Heute ist der 3.07.2026 und die Vorfreude auf die neue Fußball-Saison steigt – vor allem hier in Salzburg! Red Bull Salzburg hat sich auf den Weg ins Trainingslager nach Flachau gemacht, um sich optimal auf die kommenden Herausforderungen vorzubereiten. Mit dabei sind 31 Spieler, die in den nächsten Tagen hart arbeiten werden. Doch nicht alle sind an Bord: Sechs bekannte Namen fehlen – darunter Hendry Blank, Aleksa Terzic, Maurits Kjaergaard und Mamady Diambou. Besonders auffällig ist, dass Kjaergaard, der mit seinen 23 Jahren der dienstälteste Spieler im Kader ist, und Terzic den Wunsch geäußert haben, den Verein zu verlassen. Das ist schon ein bisschen traurig, oder? Immerhin hat Kjaergaard über die Jahre viel für die Mannschaft geleistet.

Die Mannschaft wird von ihrem neuen Trainer Danny Röhl geleitet, der frischen Wind ins Team bringen möchte. Er hat betont, dass die Arbeit an der Positionierung und Box-Verteidigung im Training eine zentrale Rolle spielen wird. Und das ist auch wichtig! In den sieben Trainingseinheiten, die auf dem Programm stehen, wird es darum gehen, die Spieler nicht nur fußballerisch, sondern auch menschlich näher zusammenzubringen. Schließlich ist Teamgeist das A und O, um in der neuen Saison erfolgreich zu sein.
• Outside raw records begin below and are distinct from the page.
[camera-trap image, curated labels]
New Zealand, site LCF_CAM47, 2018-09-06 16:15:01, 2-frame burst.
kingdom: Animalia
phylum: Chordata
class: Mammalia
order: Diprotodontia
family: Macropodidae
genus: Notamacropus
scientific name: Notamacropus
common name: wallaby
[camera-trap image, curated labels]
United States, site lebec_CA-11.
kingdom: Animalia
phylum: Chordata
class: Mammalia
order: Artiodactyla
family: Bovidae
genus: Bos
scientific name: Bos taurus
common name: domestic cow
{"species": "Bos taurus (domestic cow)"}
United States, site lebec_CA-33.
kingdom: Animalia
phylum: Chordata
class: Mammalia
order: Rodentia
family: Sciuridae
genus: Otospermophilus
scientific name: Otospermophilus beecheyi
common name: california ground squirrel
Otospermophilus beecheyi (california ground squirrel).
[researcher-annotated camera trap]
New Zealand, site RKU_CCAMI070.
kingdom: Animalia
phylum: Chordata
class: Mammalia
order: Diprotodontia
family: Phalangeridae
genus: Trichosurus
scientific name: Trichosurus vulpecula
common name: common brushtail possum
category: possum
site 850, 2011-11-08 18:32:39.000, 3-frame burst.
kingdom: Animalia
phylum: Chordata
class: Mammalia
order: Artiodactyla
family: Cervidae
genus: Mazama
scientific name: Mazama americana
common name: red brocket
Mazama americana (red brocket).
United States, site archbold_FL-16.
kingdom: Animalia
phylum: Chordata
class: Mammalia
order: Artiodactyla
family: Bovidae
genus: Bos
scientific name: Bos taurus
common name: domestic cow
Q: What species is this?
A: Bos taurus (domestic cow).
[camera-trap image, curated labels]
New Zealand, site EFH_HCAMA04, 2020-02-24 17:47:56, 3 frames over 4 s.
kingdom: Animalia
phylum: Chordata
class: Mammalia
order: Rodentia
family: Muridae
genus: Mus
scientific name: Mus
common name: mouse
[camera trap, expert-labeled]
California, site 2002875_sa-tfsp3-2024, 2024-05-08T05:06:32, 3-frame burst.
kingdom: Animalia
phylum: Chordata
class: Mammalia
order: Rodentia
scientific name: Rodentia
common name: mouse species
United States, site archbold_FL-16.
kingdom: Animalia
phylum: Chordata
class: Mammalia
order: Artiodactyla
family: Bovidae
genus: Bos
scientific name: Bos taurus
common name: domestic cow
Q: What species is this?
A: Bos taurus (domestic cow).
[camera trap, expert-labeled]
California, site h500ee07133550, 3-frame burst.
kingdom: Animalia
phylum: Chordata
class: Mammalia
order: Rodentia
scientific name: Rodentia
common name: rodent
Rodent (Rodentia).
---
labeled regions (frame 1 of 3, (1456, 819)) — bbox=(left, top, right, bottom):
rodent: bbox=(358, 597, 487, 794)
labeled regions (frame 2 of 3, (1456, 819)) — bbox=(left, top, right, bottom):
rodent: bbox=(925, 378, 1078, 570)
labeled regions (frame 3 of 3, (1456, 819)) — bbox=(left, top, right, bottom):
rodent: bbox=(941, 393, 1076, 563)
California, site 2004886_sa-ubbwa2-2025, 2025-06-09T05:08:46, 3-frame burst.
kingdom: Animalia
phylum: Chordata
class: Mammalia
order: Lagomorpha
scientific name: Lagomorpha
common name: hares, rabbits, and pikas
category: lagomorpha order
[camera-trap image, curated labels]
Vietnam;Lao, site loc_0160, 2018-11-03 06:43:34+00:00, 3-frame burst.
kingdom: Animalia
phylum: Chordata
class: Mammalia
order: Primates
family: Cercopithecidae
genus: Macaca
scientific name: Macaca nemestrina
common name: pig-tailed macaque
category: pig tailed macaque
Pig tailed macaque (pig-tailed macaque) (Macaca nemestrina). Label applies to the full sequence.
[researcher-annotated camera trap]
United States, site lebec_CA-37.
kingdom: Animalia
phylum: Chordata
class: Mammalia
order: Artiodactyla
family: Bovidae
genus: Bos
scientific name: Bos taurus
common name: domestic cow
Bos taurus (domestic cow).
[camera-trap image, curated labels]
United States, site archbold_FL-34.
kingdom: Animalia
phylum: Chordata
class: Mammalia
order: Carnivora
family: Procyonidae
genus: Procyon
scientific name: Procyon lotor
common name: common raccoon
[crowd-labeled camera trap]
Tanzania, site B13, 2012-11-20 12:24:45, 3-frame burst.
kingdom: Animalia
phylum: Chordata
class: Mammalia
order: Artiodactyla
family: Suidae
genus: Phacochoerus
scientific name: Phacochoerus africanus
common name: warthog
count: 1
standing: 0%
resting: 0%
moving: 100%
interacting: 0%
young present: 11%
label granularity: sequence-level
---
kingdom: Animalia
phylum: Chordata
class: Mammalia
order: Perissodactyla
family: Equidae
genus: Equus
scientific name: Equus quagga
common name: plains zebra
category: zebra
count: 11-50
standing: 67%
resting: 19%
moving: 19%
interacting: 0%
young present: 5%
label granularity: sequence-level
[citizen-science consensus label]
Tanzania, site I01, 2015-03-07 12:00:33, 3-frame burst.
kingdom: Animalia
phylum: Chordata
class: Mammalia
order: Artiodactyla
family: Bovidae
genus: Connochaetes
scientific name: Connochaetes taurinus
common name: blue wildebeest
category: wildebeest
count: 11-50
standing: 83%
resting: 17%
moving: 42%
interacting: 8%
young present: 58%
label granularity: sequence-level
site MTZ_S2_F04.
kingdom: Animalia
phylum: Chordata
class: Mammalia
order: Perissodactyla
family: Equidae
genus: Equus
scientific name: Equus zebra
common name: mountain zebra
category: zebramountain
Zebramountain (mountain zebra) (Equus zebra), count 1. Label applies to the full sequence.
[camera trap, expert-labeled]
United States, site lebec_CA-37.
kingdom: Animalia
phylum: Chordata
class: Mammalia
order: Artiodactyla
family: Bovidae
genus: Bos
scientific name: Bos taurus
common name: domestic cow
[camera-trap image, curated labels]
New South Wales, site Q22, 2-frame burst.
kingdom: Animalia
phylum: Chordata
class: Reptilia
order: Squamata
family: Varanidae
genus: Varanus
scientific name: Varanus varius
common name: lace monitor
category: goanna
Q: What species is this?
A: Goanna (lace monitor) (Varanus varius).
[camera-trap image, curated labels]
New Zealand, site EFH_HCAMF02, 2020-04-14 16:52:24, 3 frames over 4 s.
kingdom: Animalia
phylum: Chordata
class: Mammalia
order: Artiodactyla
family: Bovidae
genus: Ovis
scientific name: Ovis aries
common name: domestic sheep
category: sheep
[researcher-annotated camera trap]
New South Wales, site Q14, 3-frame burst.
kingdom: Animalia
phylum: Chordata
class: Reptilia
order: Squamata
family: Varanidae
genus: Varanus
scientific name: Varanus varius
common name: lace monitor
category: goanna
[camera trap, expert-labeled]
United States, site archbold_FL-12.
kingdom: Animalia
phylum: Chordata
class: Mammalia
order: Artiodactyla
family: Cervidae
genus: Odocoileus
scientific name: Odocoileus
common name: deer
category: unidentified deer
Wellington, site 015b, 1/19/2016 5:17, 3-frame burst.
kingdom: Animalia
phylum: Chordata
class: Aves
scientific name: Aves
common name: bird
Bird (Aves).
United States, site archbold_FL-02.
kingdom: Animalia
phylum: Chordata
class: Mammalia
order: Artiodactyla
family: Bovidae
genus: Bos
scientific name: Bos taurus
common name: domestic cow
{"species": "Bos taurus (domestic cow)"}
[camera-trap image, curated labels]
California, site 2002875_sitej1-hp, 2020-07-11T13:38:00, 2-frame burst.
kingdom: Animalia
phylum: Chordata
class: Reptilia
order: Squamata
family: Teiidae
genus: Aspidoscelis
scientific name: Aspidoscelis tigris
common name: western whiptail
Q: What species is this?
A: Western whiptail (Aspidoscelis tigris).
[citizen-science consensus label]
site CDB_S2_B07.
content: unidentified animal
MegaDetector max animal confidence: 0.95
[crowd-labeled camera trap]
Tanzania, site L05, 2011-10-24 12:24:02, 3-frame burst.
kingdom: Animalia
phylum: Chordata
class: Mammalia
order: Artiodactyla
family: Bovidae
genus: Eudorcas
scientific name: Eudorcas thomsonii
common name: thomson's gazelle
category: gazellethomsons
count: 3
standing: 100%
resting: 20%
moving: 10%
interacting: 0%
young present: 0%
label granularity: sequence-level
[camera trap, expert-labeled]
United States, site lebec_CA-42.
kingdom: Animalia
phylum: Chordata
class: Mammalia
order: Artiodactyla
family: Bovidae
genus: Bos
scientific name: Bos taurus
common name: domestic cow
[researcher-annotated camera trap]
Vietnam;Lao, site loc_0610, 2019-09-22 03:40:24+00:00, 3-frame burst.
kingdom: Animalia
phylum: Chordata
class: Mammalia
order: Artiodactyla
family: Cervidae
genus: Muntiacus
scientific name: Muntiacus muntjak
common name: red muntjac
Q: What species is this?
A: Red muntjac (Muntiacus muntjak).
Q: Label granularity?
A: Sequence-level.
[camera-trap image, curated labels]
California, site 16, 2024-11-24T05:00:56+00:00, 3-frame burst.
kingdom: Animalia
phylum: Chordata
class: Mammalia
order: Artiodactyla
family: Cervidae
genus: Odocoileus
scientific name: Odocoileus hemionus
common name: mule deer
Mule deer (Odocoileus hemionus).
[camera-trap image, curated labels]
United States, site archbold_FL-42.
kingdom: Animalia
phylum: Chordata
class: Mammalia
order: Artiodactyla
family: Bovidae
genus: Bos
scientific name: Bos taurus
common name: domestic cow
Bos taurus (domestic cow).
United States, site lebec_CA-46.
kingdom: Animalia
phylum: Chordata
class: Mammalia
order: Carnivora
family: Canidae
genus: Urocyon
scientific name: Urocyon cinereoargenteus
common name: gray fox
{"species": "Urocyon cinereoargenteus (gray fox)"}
Am Donnerstag steht dann ein Testspiel gegen den FC Kharkiv an – darauf darf man gespannt sein!

Ein Blick auf die Kaderzusammenstellung

Ein interessantes Detail ist, dass neben den Abgängen auch einige Neuzugänge und Rückkehrer im Kader stehen. Abubakr Barry und Bartosz Mazurek sind neu im Team, während Leo Morgalla nach einer Abwesenheit zurückkehrt. Es bleibt jedoch unklar, welche Rolle die fehlenden Spieler in der kommenden Saison noch spielen werden. Es ist ein bisschen wie ein Puzzle, bei dem man immer wieder nach den passenden Teilen suchen muss. Die Abgänge, darunter auch Kapitän Mads Bidstrup, werfen Fragen auf – wird sich die Mannschaft gut neu formieren können?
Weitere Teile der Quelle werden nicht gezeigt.